「私が社長をやる!」と2代目社長になったのが、当時30歳の石坂典子氏。
地域から嫌われ、社員には去られ、日々父から怒鳴られ……「マイナス1万からのスタート」だった。
あれから12年。現在では、夏祭りに地域の人が700名訪れ、ホタルや絶滅危惧種のニホンミツバチが生息。小学生の社会科見学のメッカになり、トヨタ、全日空、日本経営合理化協会、滝川クリステル氏、中南米・カリブ10ヵ国大使……日本全国だけでなく世界中からひっきりなしに見学者が訪れるようになった。
初登場Amazon総合1位、発売3日で重版が決まった話題の処女作、『絶体絶命でも世界一愛される会社に変える!』の著者である石坂典子氏が「取締役社長」、父が「代表取締役会長」という微妙な位置で、120%の力を発揮する「7つのルール」を初めて語る。

石坂典子(いしざか・のりこ)
石坂産業株式会社代表取締役社長。
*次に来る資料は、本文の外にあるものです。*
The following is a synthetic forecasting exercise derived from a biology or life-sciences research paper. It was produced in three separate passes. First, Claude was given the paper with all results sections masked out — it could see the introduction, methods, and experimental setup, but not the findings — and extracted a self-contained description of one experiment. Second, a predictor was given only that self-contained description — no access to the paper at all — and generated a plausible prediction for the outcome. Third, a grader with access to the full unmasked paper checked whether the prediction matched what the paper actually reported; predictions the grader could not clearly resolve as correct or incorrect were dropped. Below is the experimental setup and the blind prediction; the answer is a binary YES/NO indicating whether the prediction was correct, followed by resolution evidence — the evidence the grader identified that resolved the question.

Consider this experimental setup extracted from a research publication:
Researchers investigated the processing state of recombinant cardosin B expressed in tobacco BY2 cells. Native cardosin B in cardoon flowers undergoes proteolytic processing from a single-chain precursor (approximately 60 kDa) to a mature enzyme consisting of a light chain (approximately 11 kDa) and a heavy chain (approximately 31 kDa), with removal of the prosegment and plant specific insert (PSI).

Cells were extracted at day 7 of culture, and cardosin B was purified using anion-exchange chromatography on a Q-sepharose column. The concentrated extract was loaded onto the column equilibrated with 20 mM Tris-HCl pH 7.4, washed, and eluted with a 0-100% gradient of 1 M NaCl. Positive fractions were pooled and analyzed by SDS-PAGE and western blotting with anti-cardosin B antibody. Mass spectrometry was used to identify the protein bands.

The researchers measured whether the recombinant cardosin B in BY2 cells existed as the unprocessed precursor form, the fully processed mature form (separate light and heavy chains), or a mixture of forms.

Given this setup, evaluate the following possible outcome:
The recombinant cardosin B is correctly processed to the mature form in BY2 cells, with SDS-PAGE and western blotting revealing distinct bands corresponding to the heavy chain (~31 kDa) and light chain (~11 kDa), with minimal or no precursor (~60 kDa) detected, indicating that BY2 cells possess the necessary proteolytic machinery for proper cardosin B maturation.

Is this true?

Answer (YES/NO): NO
「所沢ダイオキシン騒動」最中に2代目社長に。地域から嫌われ、社員の4割が去る絶体絶命の状況から「脱・産廃屋」を目指し、社員教育を断行。12年かけて、トヨタ、全日空、日本経営合理化協会、各種中小企業、大臣、知事、大学教授、タレント、ベストセラー作家、小学生、中南米・カリブ10ヵ国大使まで、日本全国だけでなく世界中からも見学者があとを絶たない企業に変える。 経済産業省「おもてなし経営企業選」選抜。2013年末、首相官邸からも招待。財団法人日本そうじ協会主催の「掃除大賞」と「文部科学大臣賞」をダブル受賞。『心ゆさぶれ! 先輩ROCK YOU』(日本テレビ系)にも出演。ホタルやニホンミツバチが飛び交う里山保全活動に取り組み、JHEP(ハビタット評価認証制度)最高ランクの「AAA」を取得(日本では2社のみ)。「所沢のジャンヌ・ダルク」という異名も。本書が初の著書。(撮影:平山順一)

絶体絶命時に自分に課した7つのルール
【ルール1】
経営理念を2人の真ん中に

 会社が絶体絶命の状況で、私は社長に就任しました。
 私が「取締役社長」、父が「代表取締役会長」という微妙な立場でした。

 でも、2人のタッグはうまく機能し、絶体絶命のピンチを乗り越えることができました。そこには、自分自身に課した「7つのルール」がありました。

 社長になった私は会社に「経営理念」がないことに気づきました。

 それまでは、父自身が生きる経営理念であり、社内で共有する必要もなかったのでしょう。
 でも、これからは、どうしても経営理念が必要でした。

 逆風の中で会社を変革するには、究極の意思決定を迫られます。そのとき、拠りどころとなるのが経営理念です。父に頼むと、2日後に紙を渡されました。

「謙虚な心 前向きな姿勢 そして努力と奉仕」

 最初は「なんだか経営理念っぽくないな」と思いましたが、いま思うと、この理念があったからこそ、私たちは修羅場を乗り越えることができたのです。「永続企業にする」という目的は共有していても、それを実現するプロセスは違います。

 私が「Aをやりたい」と思っても、父が「Bだ」と言う。そういうときはBを実行します。代表権を持って最終的な責任を負うのは父だからです。たとえ怒りの感情が湧いてきても、「謙虚な心、謙虚な心」と心の中で唱えて抑えました。